VERA policy provider¶

VERA (Video-to-Embodied Robot Action, MIT/CSAIL) is a two-stage, closed-loop video-to-action policy:

Video planner (DFoT / WAN) — a diffusion model that "dreams" the next frames from the current observation (+ optional text). Embodiment-agnostic.
Jacobian IDM — translates the dream into robot actions via a frozen visual backbone (VGGT/DINO) + a flow→action head. Embodiment-specific, data-efficient, swappable without retraining the planner.

One video planner, many IDMs — the route to zero-shot, cross-embodiment control.

The strands-robots vera provider is a thin, import-light WebSocket client + managed GPU server, mirroring the cosmos3 service pattern. The host venv never installs VERA's heavy/conflicting stack (PyTorch 2.6 / CUDA, VGGT, DFoT) — that lives in the strands-vera-server container.

→ **Data shown**
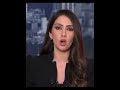 قبلة فم شفتا راوية القاسم مذيعة جميلة قناة العربية Mouth Lips Kiss Rawya Al Kassem News قبلة فم شفتا راوية القاسم مذيعة جميلة قناة العربية Mouth Lips Kiss Rawya Al Kassem News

→ **Exercise requirements**
Pick up the VERA policy provider text after its last sentence and keep writing it. The lines have no role in any of this.

→ **Response to the task**
host venv (numpy>=2)                 vera-server container (torch 2.6 / CUDA)
  VeraPolicy ─ VeraWebsocketClient ─ws─▶ vera.server.start_vera_server
  (no vera install)                      DFoT/WAN planner + Jacobian IDM + /ckpts

Quick start¶

from strands_robots.policies import create_policy

# Attach to a running server (see "Server" below) ...
policy = create_policy("vera", embodiment="mimicgen", auto_launch_server=False)
chunk = policy.get_actions_sync(observation, "stack the red block on the green block")

# ... or let the provider manage the container for you:
policy = create_policy(
    "vera", embodiment="mimicgen",
    server_mode="docker", ckpt_root="/abs/path/vera-ckpts",
)

The MimicGen → Panda path drives a real 7-DoF arm: the WAN planner + Jacobian IDM emit 6-DoF end-effector deltas, and the provider's IK bridge solves them onto the Panda's joints (auto-discovering the end-effector frame — no manual wiring). See examples/vera_mimicgen_panda/.

VERA MimicGen Panda rollout — VERA MimicGen policy on a Franka Panda — WAN dream + AllTracker + Jacobian IDM → eef-deltas → VERA IK bridge → joint targets → MuJoCo.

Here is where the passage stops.